Kekurangan pertama adalah kejutan. Seperti yang udah KINCIR singgung sebelumnya, film ini diadaptasi dari utas viral di Twitter. Namun, premis dan alurnya enggak berbeda. Jadi, buat yang udah pernah membaca utas tersebut, mungkin akan merasa bosan saat menonton. Satu-satunya hal yang bisa mengobati adalah keinginan buat melihat utas tersebut diwujudkan secara visual dan merasakan sensasi greget KKN-nya.
Yang kedua, penggunaan ponsel yang terlalu melampaui zaman. Latar waktu KKN ini adalah sekitar tahun 2009, di mana ponsel Android dan iPhone yang canggih seperti sekarang belum dipakai jamak. Secara umum, orang-orang masih menggunakan ponsel Symbian atau Java dengan bentuk yang beragam, bukan sekadar kotak.
Ada banyak hal enggak logis dari film, misalnya film superhero. Namun, film harus menuruti logika premisnya, bukan menuruti hukum logika di dunia nyata. Jadi, film yang disebut enggak logis bukan film dengan berbagai hal ajaib, tetapi film yang enggak menuruti logika dari premis itu sendiri. Apalagi, film KKN di Desa Penari bukan film komedi yang sengaja dibuat janggal seperti Marie Antoinette dengan keberadaan sepatu Converse atau bahkan iklan es krim yang menyajikan tokoh-tokoh kolosal menggunakan ponsel terkini.
Selain itu, penggunaan riasan perlu dikritik. Misalnya, riasan penduduk desa gaib. Alih-alih memberikan kesan menyeramkan yang aneh dan meneror, riasannya sekadar seperti riasan zombie. Padahal, zombie sendiri adalah mayat yang bangun dari kuburan, bukan makhluk gaib. Riasan ini seharusnya dibuat lebih creepy mengingat mereka adalah makhluk halus, bukan mayat hidup.
***
Meskipun sempat diejek sebagai film yang telat tayang dan udah hilang hype-nya, KKN di Desa Penari tetap merupakan film patut diapresiasi. Ia bukan film horor yang receh dan enggak niat dibuat.

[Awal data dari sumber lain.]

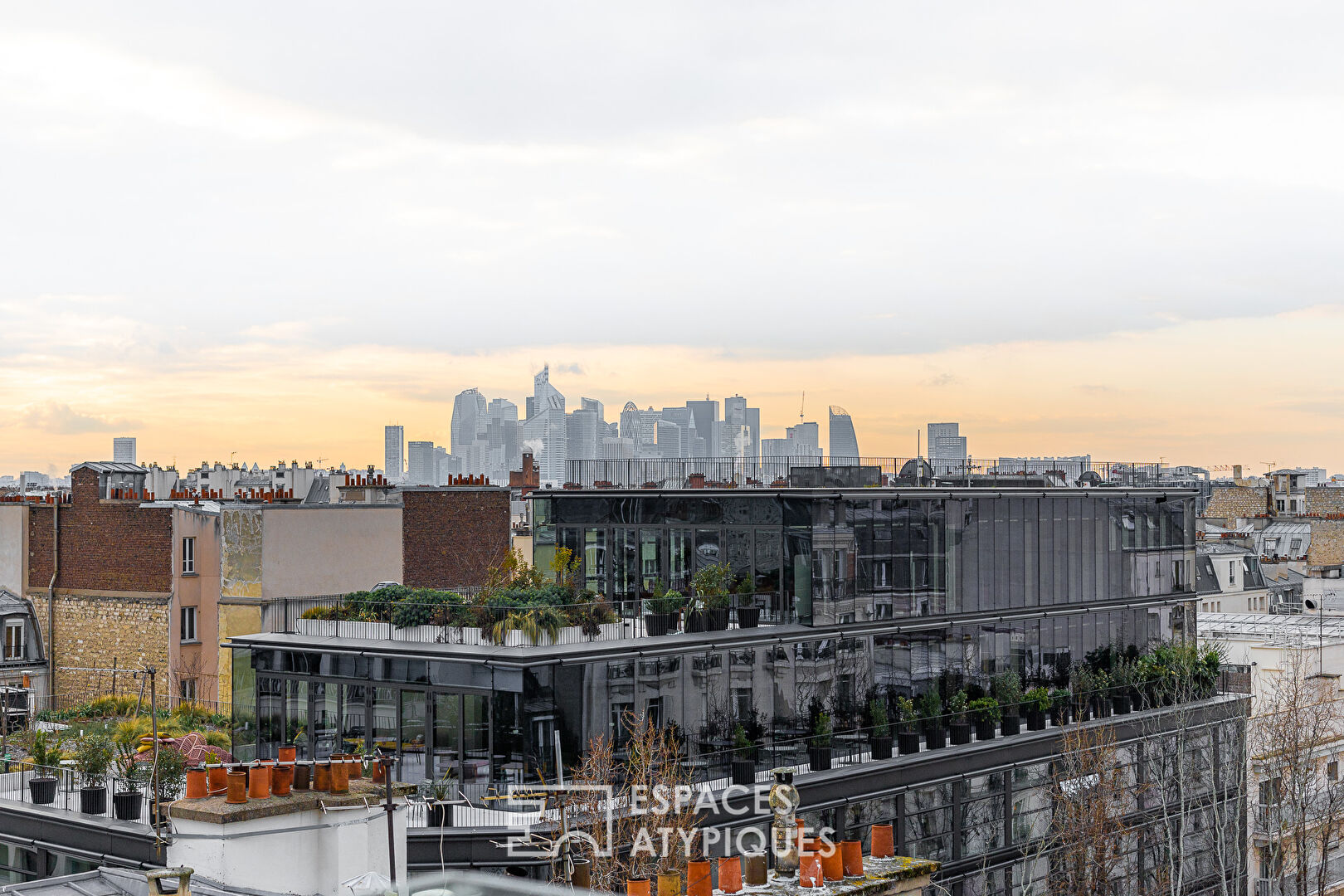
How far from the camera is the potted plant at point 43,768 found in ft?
82.7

Baik kamu yang udah membaca utasnya mau pun belum, film ini bisa sangat menghibur, kok. Lebih asyik kalau ditonton ramai-ramai bareng temen buat merasakan sensasi KKN.

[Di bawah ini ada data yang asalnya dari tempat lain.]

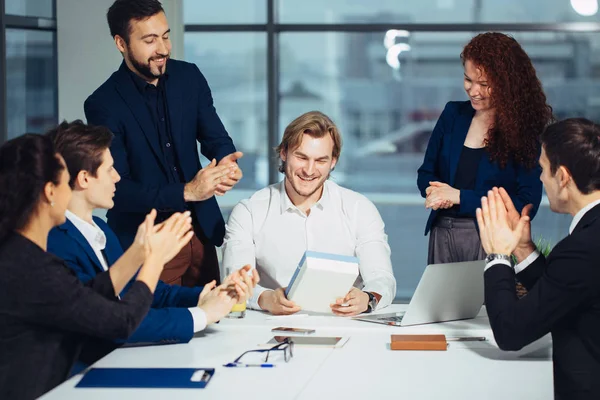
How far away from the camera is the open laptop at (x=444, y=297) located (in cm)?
289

Oh ya, mungkin kamu akan merasa kecewa kalau menonton versi uncut. Pasalnya, adegan 18++ yang digadang-gadang bakal panas ternyata enggak seheboh yang diberitakan. Selain itu, versi uncutnya sebetulnya ramah remaja, alias masih bisa ditonton oleh remaja di bawah 17 tahun.